**TASK DETAILS:** Below, repeat word for word the rows from the line containing "In the image" through the last line of the rows, including both of those lines.

------------

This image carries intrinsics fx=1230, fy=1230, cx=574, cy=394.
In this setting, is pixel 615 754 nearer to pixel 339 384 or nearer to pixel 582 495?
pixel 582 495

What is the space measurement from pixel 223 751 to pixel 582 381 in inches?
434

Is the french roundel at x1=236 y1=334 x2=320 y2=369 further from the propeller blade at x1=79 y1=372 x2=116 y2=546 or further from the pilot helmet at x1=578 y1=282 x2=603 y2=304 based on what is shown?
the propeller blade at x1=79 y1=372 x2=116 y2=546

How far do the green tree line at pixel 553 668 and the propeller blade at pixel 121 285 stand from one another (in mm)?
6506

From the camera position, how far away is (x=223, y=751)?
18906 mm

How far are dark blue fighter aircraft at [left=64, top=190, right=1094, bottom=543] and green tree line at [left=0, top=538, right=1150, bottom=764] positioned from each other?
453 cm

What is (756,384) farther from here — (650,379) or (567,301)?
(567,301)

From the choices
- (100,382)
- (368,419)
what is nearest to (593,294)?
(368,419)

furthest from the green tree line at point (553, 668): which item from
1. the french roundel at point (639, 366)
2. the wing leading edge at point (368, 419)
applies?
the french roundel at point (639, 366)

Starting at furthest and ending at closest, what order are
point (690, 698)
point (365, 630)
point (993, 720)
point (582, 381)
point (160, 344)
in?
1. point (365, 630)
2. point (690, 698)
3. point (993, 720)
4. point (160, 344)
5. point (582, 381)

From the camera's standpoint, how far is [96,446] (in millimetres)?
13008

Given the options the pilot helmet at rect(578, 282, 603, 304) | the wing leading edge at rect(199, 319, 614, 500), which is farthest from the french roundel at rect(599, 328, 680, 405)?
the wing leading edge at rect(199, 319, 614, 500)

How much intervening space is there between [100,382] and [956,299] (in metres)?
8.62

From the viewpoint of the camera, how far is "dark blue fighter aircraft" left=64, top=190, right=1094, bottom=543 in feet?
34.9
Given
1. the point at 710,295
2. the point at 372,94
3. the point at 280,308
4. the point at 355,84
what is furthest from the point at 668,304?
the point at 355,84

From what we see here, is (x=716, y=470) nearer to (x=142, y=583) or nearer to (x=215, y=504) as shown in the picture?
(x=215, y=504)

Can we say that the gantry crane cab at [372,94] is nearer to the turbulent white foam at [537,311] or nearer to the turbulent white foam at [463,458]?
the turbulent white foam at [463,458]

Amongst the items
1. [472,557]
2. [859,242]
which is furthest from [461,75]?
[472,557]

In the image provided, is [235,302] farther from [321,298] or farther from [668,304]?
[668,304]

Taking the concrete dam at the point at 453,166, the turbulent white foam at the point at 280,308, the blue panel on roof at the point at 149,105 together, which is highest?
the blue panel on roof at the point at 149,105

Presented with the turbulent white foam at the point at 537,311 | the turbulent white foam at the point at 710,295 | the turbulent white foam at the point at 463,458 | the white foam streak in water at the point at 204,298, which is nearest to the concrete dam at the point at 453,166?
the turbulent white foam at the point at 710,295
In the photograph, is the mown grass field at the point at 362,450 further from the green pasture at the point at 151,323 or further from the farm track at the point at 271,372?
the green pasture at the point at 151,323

------------

**COMPLETED TASK:**
In the image provided, is [235,302] farther from [321,298] or farther from [668,304]?
[668,304]

Taking the concrete dam at the point at 453,166, the turbulent white foam at the point at 280,308, the blue panel on roof at the point at 149,105 together, which is highest?
the blue panel on roof at the point at 149,105

Presented with the turbulent white foam at the point at 537,311 | the turbulent white foam at the point at 710,295 | the turbulent white foam at the point at 463,458 | the white foam streak in water at the point at 204,298, which is nearest to the concrete dam at the point at 453,166?
the turbulent white foam at the point at 710,295
In the photograph, is the mown grass field at the point at 362,450 further from the green pasture at the point at 151,323 or further from the farm track at the point at 271,372?
the green pasture at the point at 151,323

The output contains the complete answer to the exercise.